Taikoza

Tambours du Japon

Taikoza


Marco Lienhard, biennois d’origine, découvre en 1978, à la suite d’un séjour linguistique sur l’île de Sado au Japon, l’art ancestral du taiko. Il reste fasciné par les sonorités de cet impressionnant tambour qui peut, tour à tour, déchirer l’air d’un coup de tonnerre ou évoquer la douce chute des flocons de neige. En 1981, il intègre la troupe Za Ondekoza - les démons du tambour - ainsi que son mode de vie communautaire et ascétique, sous l’œil vigilant du maître fondateur Tagayasu Den. Pendant 15 ans, il étudie la percussion, mais également le shatzuhachi et le koto, deux instruments fondamentaux qu’il associe rapidement au taiko, créant un ensemble original et novateur dont le tambour reste la clef de voûte.

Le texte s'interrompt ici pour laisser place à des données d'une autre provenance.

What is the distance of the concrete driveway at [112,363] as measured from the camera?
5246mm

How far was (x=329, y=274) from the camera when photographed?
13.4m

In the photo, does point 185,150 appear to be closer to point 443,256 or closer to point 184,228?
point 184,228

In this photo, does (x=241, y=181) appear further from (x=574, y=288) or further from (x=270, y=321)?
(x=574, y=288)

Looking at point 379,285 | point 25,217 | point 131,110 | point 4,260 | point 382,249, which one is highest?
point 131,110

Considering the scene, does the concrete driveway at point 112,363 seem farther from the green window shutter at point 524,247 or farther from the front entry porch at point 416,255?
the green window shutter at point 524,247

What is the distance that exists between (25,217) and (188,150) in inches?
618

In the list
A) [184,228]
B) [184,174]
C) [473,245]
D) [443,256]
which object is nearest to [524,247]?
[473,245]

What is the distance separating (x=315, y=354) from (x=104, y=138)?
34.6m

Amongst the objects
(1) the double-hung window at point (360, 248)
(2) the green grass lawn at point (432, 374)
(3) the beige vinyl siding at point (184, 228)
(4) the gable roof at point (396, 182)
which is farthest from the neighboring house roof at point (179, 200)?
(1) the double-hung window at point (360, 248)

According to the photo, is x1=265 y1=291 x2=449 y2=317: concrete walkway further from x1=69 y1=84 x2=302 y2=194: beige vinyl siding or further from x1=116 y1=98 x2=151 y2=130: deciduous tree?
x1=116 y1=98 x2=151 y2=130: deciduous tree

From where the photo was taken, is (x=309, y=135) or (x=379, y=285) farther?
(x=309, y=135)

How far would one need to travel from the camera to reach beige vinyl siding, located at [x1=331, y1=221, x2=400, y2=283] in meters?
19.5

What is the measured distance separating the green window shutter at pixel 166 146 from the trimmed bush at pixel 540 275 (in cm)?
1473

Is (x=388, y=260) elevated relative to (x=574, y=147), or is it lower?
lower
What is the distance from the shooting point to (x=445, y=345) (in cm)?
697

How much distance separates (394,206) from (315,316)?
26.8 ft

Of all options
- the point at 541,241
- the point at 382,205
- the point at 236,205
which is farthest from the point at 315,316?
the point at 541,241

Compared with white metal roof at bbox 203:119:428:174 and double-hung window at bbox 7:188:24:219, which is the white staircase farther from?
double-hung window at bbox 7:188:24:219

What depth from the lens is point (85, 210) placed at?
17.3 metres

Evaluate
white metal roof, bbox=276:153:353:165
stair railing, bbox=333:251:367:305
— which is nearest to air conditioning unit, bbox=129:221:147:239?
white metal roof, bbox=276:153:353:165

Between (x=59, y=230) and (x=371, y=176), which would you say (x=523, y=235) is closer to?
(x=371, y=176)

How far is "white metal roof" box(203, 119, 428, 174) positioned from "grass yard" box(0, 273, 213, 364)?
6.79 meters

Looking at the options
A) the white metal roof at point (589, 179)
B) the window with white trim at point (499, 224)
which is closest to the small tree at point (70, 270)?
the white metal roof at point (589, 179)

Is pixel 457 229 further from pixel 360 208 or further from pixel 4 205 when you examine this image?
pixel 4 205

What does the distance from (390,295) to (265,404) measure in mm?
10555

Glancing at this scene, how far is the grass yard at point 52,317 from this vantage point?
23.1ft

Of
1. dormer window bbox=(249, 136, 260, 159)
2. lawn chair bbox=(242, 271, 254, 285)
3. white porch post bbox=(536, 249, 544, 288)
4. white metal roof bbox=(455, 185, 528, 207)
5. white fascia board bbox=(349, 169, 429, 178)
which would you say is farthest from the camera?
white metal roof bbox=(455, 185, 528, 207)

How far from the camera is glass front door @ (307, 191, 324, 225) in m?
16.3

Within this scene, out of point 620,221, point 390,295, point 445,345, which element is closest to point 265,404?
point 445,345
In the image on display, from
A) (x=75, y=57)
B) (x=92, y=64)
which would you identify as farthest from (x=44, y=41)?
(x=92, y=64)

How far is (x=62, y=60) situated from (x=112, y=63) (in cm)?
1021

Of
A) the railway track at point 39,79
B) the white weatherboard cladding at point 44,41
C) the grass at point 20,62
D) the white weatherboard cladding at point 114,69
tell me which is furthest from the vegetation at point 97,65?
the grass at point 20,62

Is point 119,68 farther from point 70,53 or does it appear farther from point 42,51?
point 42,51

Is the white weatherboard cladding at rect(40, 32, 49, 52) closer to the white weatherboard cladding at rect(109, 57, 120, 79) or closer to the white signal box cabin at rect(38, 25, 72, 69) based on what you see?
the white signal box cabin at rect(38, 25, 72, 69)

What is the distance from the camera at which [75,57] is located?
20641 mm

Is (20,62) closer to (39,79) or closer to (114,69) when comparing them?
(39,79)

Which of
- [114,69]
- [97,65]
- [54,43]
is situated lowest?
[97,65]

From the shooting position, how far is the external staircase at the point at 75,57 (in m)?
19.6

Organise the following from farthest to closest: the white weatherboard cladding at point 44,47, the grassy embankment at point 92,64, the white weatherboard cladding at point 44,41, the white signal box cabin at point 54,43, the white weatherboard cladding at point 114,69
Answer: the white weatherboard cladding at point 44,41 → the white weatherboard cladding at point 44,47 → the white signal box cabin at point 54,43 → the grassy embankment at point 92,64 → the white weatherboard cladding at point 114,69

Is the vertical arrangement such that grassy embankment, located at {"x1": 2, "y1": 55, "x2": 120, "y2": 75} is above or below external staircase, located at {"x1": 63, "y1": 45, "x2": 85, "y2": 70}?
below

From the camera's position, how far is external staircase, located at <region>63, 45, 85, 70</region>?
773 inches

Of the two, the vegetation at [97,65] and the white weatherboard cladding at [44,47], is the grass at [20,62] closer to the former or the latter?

Au décès du maître, Marco Lienhard fonde le groupe Taikoza à New York en 1995 avec plusieurs virtuoses de musique traditionnelle japonaise, notamment la jeune Masayo Ishigure. Inspiré des traditions du théâtre Nô et de ses expressions musicales, Taikoza crée un nouveau son qui vogue entre passé et présent, transportant l’audience dans une nouvelle dimension électrique et excitante, à la découverte d’un Japon fascinant et impressionniste.

Taikoza réunit un public de tout âge et du monde entier autour de la puissance du tambour taiko et s’est déjà produit dans toute l’Europe, ainsi qu’au Canada et au Mexique. La troupe participe à de nombreux festivals au Japon et aux Etats-Unis.

Les Instruments

Le Taiko

Le tambour taiko appartient à l’histoire du Japon, particulièrement dans les zones rurales. On raconte que les délimitations d’un village étaient définies, non pas de manière géographique ou topologique, mais par la portée du Taiko. Ce dernier ponctuait, dans le théâtre Nô, l’apparition des esprits.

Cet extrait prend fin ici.